She sighed. So he had done it again. She didn't know if she loved him or hated him more every time he pulled her away. But regardless, what a mess they were in. All because of one stupid argument. Granted she wasn't blameless, but why couldn't he ever just stand back and let things happen? If he had just believed…
The first time, true to her word, she had wanted to prove him wrong. He didn't let her prove anything of course, but she was too proud to stop. That he cared should have been victory enough, but he cared in the shadows and doing what she did, she felt alone. The other vampires certainly didn't care. If they were gentle, it was because they were entranced by her rare blood type, not because of any genuine warmth in their dispositions. She had wanted Mick out of the shadows; she had wanted—needed—to prove to herself that he cared, cared enough to be her knight even if she insisted she didn't want a knight. Otherwise she went half mad imagining that he did care, knowing he did care. She didn't even know the difference anymore. They always ended up blurring together if she dwelled on the matter long enough.

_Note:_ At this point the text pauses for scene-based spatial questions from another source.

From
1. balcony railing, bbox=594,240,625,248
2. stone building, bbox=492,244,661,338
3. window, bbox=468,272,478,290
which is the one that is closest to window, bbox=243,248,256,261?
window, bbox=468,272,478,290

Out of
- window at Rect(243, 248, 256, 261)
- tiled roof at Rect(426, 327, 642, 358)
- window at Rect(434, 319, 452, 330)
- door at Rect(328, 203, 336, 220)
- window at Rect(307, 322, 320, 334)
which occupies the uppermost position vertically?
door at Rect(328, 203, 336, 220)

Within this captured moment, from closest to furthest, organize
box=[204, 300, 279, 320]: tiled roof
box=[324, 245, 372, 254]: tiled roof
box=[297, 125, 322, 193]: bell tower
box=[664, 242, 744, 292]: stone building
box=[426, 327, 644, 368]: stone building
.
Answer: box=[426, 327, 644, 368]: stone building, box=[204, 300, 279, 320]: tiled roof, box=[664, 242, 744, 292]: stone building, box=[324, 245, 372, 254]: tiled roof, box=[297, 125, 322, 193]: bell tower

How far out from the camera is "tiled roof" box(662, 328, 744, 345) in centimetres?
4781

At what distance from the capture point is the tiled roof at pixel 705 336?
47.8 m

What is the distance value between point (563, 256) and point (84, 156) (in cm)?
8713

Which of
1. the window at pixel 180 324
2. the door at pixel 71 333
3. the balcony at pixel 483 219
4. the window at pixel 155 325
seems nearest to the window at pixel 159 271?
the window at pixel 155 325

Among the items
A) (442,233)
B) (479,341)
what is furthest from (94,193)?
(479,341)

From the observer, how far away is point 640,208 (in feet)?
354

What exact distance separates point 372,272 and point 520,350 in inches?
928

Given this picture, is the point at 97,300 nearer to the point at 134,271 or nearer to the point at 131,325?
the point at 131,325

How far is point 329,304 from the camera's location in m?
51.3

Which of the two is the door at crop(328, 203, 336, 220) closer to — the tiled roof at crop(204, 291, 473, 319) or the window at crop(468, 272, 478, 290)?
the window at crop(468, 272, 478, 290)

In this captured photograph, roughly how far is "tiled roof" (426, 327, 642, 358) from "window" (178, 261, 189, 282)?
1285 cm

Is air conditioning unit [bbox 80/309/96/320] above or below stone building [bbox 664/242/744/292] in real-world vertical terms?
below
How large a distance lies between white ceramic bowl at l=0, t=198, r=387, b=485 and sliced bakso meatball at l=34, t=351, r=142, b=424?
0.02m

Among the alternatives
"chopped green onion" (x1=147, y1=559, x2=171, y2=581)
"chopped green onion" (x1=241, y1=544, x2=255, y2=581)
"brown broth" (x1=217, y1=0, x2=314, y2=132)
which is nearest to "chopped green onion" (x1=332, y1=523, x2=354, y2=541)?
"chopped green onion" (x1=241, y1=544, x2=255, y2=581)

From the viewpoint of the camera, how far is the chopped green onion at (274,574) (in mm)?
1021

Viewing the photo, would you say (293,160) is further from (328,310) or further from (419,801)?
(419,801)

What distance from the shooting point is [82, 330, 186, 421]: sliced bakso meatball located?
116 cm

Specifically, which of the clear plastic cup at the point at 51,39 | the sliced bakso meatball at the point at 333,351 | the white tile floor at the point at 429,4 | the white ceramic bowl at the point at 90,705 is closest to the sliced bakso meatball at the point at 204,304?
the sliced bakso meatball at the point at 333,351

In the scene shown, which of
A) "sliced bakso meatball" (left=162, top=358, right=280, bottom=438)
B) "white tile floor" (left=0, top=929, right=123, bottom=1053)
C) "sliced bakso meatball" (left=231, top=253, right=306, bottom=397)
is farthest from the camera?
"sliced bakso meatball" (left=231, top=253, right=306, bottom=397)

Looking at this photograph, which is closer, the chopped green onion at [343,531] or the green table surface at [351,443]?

Now if she asked herself why she continued to do it, why she continued to tempt fate with vampires she knew would never be half as genteel as Mick, she wouldn't have known. Maybe pride, maybe loneliness. Maybe for those moments when they were alone. Sometimes they came away cautiously content but more often they came away hurt and more confused. Still, it was all they had left, and in a strange way, it was as precious as the moments they couldn't have. Once it had been about wanting to go back; now it was about wanting to hold on.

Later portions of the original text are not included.